THE Scottish Government is considering changing its definition of a “green job” after dramatically failing to hit its previous target for creating them.

SNP Finance Secretary Kate Forbes revealed she was considering a broader definition while discussing her new 10-year economic strategy at Holyrood’s economy committee.

She said there were “very narrow ways of measuring green jobs” and the government was doing “quite a lot of work” on a more meaningful measurement. 

The SNP set a target of having 130,000 jobs in the low carbon economy by 2020.

However recent figures from the Office for National Statistics showed the number of jobs was just 20,500 in 2020, and had declined every year since 2016, when it was 24,000.

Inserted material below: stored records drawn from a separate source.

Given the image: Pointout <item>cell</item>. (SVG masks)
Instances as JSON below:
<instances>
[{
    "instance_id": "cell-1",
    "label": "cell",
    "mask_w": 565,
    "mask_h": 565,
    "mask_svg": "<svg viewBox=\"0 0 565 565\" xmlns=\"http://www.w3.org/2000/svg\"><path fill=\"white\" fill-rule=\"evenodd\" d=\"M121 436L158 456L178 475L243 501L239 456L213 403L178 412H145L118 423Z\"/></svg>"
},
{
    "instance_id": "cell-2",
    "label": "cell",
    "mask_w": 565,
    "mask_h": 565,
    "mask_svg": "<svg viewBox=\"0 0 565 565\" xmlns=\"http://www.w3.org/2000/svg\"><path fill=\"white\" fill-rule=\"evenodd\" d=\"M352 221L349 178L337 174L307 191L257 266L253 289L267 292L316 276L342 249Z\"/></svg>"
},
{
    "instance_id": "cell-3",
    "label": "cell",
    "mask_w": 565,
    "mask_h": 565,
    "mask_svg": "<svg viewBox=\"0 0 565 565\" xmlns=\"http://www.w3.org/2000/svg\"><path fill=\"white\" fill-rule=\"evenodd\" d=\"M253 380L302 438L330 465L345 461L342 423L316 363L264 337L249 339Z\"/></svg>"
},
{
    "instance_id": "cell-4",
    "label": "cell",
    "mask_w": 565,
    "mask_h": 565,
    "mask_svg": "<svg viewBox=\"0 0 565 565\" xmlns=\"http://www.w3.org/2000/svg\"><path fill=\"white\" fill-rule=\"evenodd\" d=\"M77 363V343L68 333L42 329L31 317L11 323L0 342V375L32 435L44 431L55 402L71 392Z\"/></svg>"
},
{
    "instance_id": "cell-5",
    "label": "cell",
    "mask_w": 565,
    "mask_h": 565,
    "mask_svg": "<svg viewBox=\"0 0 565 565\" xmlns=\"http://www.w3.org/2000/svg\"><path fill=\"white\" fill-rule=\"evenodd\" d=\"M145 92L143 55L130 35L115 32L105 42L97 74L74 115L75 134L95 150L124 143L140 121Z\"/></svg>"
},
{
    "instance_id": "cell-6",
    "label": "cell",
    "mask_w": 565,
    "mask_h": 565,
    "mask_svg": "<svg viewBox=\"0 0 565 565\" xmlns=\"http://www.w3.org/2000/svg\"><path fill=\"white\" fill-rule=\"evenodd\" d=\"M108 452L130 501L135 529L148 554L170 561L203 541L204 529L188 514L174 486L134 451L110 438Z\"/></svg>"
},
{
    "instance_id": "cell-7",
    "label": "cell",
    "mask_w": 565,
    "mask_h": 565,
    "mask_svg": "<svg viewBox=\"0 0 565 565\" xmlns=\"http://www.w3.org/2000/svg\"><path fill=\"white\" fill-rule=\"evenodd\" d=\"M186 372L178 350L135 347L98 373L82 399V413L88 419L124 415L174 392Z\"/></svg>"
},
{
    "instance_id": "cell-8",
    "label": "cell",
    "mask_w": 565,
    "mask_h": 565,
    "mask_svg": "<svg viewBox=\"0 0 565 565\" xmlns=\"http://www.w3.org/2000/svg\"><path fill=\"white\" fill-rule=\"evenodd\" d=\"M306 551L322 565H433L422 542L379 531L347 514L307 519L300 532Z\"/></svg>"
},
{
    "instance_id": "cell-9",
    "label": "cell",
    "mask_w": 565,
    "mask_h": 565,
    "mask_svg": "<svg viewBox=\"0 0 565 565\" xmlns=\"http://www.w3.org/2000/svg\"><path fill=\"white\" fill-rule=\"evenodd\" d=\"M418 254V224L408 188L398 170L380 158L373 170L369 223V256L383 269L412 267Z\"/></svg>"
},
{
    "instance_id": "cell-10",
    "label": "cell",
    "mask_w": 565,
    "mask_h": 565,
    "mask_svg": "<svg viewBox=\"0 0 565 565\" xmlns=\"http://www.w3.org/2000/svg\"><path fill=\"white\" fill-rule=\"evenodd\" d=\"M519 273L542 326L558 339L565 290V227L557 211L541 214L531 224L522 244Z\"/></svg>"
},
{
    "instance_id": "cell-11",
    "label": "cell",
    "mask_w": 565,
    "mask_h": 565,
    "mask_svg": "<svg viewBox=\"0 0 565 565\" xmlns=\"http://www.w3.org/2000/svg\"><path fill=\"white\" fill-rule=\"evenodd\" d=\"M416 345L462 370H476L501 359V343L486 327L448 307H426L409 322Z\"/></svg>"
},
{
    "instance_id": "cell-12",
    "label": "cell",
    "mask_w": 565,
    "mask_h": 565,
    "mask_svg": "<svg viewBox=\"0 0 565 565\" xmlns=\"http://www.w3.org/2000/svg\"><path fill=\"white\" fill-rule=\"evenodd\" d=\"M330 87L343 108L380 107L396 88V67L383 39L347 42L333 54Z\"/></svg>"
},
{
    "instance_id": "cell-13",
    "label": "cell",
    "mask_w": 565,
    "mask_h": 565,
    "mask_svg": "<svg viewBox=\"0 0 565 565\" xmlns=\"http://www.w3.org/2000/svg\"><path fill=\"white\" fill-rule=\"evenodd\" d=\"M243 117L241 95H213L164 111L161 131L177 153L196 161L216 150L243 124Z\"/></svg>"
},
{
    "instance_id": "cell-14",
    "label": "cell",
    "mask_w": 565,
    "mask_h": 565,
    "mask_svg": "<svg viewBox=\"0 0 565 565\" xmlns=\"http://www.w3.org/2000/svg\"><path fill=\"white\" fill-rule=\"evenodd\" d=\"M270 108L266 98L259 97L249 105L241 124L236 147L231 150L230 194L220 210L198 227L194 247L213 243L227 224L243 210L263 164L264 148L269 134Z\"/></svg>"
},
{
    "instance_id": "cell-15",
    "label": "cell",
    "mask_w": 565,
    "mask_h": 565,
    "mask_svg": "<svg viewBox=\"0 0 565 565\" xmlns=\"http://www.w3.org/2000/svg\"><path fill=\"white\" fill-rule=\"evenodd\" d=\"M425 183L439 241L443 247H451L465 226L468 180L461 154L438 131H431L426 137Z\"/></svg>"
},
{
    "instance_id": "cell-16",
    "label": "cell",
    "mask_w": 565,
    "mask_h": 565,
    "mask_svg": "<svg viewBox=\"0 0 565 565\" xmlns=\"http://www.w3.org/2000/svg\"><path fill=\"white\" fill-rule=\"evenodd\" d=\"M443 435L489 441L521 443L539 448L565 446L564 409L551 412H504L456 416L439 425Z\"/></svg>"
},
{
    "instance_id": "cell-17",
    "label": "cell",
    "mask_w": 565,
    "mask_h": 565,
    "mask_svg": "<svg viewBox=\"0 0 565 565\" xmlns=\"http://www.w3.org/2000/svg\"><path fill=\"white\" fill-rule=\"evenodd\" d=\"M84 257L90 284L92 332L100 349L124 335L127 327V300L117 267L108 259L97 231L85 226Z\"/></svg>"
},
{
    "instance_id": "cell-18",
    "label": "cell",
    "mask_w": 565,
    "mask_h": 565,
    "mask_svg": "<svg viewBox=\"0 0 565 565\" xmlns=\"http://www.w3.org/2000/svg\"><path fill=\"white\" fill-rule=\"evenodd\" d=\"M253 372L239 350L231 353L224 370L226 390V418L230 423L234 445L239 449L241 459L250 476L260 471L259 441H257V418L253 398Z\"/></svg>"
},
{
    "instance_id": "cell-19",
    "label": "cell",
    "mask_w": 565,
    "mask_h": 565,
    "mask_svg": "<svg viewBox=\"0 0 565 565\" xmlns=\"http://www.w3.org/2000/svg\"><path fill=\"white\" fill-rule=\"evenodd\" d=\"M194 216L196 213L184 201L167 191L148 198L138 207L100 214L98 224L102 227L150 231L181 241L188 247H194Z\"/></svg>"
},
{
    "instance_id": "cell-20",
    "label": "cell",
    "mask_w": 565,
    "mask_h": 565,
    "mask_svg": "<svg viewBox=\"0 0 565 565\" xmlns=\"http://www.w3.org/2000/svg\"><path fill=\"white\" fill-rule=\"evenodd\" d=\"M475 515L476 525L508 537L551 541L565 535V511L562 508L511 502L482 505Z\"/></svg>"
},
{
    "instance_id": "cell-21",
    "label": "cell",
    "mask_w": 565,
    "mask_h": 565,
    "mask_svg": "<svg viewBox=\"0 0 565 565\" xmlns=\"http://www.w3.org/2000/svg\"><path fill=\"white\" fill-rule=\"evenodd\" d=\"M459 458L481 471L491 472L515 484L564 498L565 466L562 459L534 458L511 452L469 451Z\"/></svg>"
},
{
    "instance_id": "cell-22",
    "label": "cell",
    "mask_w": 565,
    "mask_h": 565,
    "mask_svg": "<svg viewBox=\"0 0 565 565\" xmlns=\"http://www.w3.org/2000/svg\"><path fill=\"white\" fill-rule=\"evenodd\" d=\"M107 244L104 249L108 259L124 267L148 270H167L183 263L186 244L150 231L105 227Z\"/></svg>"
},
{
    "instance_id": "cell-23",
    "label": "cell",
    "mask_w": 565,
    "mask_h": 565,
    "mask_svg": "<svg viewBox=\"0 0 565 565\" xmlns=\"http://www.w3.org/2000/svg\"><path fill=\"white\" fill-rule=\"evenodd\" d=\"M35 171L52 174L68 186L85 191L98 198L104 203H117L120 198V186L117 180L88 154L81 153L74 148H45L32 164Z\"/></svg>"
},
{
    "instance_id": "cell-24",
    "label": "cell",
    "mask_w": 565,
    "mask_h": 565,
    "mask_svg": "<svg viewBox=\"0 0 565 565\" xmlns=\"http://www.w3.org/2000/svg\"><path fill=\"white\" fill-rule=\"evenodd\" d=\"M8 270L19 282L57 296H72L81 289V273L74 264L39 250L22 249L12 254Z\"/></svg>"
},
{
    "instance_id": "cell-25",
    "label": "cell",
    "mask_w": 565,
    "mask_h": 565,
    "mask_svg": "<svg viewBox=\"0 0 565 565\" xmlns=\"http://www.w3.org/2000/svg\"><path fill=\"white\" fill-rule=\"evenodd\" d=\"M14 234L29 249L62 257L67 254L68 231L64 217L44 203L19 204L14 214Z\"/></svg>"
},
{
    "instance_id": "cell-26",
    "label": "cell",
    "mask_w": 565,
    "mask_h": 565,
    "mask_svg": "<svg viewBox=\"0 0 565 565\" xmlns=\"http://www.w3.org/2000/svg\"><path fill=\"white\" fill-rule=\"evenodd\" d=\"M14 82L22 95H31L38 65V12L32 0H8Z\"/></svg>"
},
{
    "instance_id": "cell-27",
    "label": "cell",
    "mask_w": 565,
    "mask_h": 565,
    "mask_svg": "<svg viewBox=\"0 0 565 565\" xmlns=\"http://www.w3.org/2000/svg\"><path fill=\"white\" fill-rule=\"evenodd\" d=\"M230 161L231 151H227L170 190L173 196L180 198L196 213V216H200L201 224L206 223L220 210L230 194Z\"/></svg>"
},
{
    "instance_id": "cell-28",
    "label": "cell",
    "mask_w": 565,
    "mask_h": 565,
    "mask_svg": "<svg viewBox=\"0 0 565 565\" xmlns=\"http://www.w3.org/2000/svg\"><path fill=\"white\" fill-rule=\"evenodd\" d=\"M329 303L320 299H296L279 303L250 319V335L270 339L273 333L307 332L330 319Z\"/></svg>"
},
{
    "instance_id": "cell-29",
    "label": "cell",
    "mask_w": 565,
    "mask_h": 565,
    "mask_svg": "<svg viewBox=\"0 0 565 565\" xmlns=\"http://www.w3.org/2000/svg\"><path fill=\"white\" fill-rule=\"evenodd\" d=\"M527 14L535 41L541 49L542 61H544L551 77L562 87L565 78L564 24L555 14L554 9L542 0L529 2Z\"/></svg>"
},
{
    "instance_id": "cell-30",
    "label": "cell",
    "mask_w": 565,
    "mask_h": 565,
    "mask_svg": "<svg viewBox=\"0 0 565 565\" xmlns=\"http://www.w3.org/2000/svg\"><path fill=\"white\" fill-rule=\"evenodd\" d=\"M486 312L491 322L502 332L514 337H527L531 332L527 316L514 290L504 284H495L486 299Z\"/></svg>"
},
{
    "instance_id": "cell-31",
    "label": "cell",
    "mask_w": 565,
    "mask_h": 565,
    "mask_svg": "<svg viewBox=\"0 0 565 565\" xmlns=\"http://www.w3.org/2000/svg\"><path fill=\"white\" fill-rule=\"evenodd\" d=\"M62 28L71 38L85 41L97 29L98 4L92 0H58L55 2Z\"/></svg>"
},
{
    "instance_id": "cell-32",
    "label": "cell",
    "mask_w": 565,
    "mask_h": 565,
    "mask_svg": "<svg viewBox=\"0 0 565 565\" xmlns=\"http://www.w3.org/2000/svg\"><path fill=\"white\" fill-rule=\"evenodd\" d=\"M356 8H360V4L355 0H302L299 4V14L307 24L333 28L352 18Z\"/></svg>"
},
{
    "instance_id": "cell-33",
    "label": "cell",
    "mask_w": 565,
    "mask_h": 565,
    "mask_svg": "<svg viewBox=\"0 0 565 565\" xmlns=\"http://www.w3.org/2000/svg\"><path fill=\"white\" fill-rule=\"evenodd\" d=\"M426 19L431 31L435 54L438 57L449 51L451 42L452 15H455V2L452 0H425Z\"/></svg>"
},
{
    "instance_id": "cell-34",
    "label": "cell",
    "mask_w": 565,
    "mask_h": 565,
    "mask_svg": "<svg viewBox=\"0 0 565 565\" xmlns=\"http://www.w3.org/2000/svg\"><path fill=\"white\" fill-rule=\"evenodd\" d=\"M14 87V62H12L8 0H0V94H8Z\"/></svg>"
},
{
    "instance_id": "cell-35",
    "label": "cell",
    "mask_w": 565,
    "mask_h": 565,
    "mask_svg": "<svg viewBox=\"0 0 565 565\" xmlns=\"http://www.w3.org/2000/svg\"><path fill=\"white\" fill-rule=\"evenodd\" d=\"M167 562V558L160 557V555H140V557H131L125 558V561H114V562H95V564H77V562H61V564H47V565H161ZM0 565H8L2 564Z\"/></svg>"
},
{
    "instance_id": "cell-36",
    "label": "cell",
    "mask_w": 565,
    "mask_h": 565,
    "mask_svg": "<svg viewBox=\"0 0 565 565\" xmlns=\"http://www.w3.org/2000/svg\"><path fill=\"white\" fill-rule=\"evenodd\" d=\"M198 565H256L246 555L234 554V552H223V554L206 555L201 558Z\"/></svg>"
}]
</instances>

The ONS groups 17 industries in the low carbon and renewable energy sector, including offshore and onshore wind, hydropower, nuclear, low-emission vehicles and carbon capture.

But Ms Forbes said she thought other industries ought to be factored in, including real estate and office building that contributed to Scotland’s net zero target.

Labour MSP Colin Smyth pressed her about reasons behind the failure to hit the 130,000 green jobs target and asked what the new target was in her economic strategy.

He said: “On renewable jobs, you said that we’re leading the way, but your government promised 130,000 renewable jobs by 2020.

"The ONS figures show that number is a sixth of that level and it’s falling, so I’m keen to know why you think we’re leading the way if we are so far behind what your government’s target was for renewable jobs.

"And what is your new target for renewable jobs if the 130,000 target is so far off the mark in terms of delivery?”  

However Mr Forbes, who earlier stressed the importance of creating jobs in the supply chain for wind farms and other renewable energy projects, repeatedly refused to give a number.

She said: “In terms of green jobs, we at the moment are doing quite a lot of work internally in the government in terms of trying to measure green jobs, because there are very narrow ways of measuring green jobs.

“But actually there’s a lot of jobs that are being established and created in a number of different industries that you could classify very much as green jobs.

“For example, I recently met with a real estate business which is one of the largest real estate businesses in the world, and they can reference a number of jobs that have been created, including as a result of work in Scotland, which are directly contributing to making non-domestic properties net zero. 

“So at the moment, jobs like that are probably not captured when it comes to being classified as a green job, but they are contributing to making the country as a whole net zero.

“I think right now our approach through this strategy is to say, right, Where are the challenges right now? Let’s meet them head on, and let’s ensure that we build a more robust supply chain.”

Mr Smith said: “It would certainly take a leap to go from 20,500 to 130,000 just by changing the definition, but I would be keen to hear  in the future what the government’s target actually is, however you define it.”